(Provided text Opens)
Purpose of the Study:

  • To enhance the generalization capabilities of Generative adversarial imitation learning (GAIL).
  • To introduce distributional reinforcement learning (RL) into GAIL for improved stability and performance.
  • To propose a novel algorithm, greedy distributional soft gradient (GDSG), for solving GAIL.

Main Methods:

  • Proving generalization guarantees in GAIL for controlled policy classes.
  • Integrating distributional RL with GAIL to address Q-value overestimation.
  • Developing the greedy distributional soft gradient (GDSG) algorithm incorporating maximum entropy objectives.

Main Results:

  • Demonstrated that policy generalization can be guaranteed in GAIL under controlled conditions.
  • Showcased that distributional RL alleviates Q-value overestimation, enhancing GAIL's stability.
  • Verified through experiments in MuJoCo environments that GDSG outperforms previous GAIL variants in mimicking expert demonstrations.

Conclusions:

  • The proposed GDSG algorithm effectively improves imitation learning by leveraging distributional RL and maximum entropy objectives.
  • GDSG offers enhanced performance, sample efficiency, and stability compared to existing GAIL methods.
  • The study confirms the benefits of controlled policy classes and distributional RL for robust imitation learning.
(Provided text Closes)
(Supplied records Opens)
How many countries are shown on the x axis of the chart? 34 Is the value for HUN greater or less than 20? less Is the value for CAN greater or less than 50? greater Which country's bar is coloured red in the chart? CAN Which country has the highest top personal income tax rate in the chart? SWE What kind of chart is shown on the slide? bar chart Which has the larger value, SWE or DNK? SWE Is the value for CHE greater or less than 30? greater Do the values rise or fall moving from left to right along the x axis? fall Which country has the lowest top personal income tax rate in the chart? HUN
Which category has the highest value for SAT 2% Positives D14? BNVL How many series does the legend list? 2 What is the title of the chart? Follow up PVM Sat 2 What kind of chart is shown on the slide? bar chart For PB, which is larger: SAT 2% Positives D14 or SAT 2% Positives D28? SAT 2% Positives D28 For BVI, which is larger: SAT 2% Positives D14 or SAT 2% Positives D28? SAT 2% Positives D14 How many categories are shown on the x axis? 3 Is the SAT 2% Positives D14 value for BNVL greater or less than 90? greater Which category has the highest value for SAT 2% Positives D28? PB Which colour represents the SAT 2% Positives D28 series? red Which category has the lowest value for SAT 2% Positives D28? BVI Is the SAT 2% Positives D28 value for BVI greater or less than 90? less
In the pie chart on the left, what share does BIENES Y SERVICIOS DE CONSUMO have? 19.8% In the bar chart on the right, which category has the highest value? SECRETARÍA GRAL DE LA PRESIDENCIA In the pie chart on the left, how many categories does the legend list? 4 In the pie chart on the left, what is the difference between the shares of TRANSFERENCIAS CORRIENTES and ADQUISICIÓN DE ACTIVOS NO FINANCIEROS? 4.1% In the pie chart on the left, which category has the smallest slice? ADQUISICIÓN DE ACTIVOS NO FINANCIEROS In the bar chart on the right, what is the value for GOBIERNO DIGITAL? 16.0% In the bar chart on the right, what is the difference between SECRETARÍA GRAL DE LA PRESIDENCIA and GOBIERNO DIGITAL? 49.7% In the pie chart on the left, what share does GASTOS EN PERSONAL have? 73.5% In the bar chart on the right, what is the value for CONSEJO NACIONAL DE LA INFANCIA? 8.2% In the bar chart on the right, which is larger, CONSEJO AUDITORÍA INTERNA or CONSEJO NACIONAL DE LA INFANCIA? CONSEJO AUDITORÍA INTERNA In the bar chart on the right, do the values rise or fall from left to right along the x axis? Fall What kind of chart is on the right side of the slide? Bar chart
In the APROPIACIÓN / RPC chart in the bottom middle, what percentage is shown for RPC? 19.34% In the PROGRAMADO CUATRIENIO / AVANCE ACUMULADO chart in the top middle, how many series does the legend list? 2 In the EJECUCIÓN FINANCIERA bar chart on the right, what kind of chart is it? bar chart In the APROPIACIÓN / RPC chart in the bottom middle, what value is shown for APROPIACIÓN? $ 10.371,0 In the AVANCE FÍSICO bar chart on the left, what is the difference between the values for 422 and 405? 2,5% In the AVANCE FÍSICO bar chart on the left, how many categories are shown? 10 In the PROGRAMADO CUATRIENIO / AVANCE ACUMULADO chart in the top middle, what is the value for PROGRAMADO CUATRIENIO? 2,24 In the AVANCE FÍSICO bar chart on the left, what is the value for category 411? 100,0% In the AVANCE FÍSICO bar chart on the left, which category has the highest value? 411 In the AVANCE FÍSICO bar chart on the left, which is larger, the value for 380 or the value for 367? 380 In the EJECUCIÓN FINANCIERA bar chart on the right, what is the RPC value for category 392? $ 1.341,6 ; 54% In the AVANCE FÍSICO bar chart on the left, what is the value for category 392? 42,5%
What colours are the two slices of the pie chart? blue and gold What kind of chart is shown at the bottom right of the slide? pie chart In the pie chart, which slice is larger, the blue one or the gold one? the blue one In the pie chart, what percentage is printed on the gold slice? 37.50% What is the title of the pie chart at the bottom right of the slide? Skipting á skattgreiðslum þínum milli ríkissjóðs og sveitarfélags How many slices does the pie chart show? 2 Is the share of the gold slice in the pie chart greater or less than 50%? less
(Supplied records Closes)
__Prompt__
Reproduce the part of the GAIL study summary above between "Purpose of the" and "stability and performance.", inclusive.

__Exercise solution__
Purpose of the Study:

  • To enhance the generalization capabilities of Generative adversarial imitation learning (GAIL).
  • To introduce distributional reinforcement learning (RL) into GAIL for improved stability and performance.